As a kid, I was obsessed with the theatre. With me asking my parents to go constantly, I must have went to a new show every month. Movies and books never really did it for me however; I liked to see things up close and personal to fully understand what they meant. The kids at school were obviously going to be cruel about this certain passion. When was the last time you saw a kid say he liked theatre without being inside a locker?
I was about nine when my parents decided to give me a special treat by checking me out of school on account of my recent good grades. They were talking about this show like it was the second coming or something like that. They had apparently heard excellent things about it, which made me restless on the long drive out of state.
We left the falling sun behind us as we drove down an interstate, finally arriving at our destination on the side of the road. The weak light grew dimmer and dimmer over the horizon as we walked through the somewhat packed parking lot. The theatre looked fairly new, with the exception of some paint chippings hanging from the exterior. Otherwise, it looked like an average entertainment center.

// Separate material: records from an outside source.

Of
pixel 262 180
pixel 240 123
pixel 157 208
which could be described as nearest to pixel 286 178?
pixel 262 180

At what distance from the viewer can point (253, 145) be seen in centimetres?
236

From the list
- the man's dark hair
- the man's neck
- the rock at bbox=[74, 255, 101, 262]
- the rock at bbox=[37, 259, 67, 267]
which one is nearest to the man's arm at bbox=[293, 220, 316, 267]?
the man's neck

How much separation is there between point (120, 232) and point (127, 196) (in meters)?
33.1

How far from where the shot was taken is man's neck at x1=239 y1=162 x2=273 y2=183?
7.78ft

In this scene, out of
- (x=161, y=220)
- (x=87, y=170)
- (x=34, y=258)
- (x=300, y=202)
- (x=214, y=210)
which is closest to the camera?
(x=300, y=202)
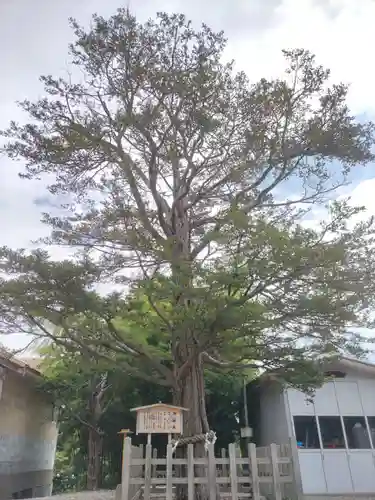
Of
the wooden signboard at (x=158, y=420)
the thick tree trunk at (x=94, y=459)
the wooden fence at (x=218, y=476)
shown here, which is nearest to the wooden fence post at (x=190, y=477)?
the wooden fence at (x=218, y=476)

When we got inside, a well dressed man with sunken cheeks and a sweater vest gave us a rather forced smile and asked for our tickets. My dad reached into his wallet and pulled them out, and the man tore off the stubs and handed them to my dad, pointing us towards a door at the end of a hallway. We started walking, but the hallway felt strange. It almost seemed to get older as we walked. It smelled... dank and moist, as if we were walking through a tunnel under the ocean. We reached the dark theatre room, with other people sitting in almost every seat except three ones, all side by side, in the center of the front row. Looking back on it now, I realize how strangely coincidental that what I considered the best seats in the house were the only ones left in a full house. Thinking nothing of it, I walked down the steps carefully through the barely visible darkness. I sat between my mom and dad, who looked expectant for a good show.
By usual standards, the play wasn't all that good. The costumes were strange, the jokes were unfunny, and the actors talked in a monotone, boring voice. My parents, however, were loving it. They laughed at every pun, every horrible one-liner. It was around the end of the show that the princess character was setting up the punchline for the "loveable" knight. Before he started his joke, a figure appeared from the curtains between them.

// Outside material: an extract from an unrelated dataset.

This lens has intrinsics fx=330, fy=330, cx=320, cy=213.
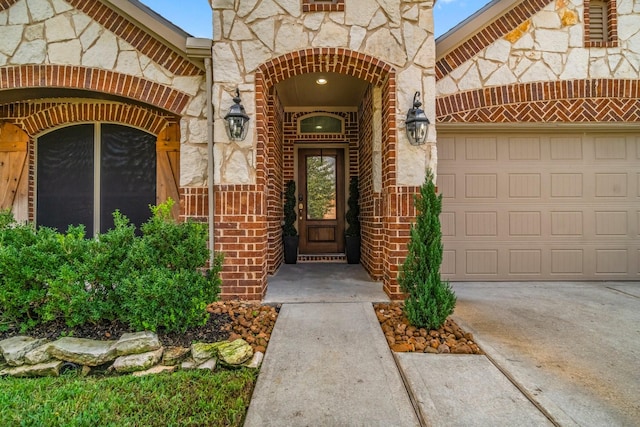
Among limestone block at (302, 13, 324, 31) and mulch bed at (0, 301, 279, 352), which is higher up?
limestone block at (302, 13, 324, 31)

His back appeared to be broken, because his whole abdomen was lopsided like a ragdoll while he was still standing on his two feet. Another thing, he appeared to be silhouetted although there was no light behind him. He was like a walking shadow, with his face and body covered by a pulsing darkness.
I looked around for other people's reactions to this strange course of events, but no one looked surprised. In fact, they were laughing. I looked on the stage. The knight had said his line, with the shadow man between him and the princess. Everyone acted as if he hadn't even come on stage.
Before I could whisper to my dad about it, the shadow man made a sudden movement. His torso flung itself into motion, unbreaking itself. There were a bunch of horrible cracking sounds, the sounds of dozens of vertebrae locking themselves into place. He stood perfectly straight, looking directly at me. A patch of white materialized on his face. A smile.
When I woke up, I was in my parent's car, riding home. I don't remember them mentioning me blacking out during the play, or me asking too many questions about what happened.
The reason I'm thinking of this now is because I recently asked my mom about it.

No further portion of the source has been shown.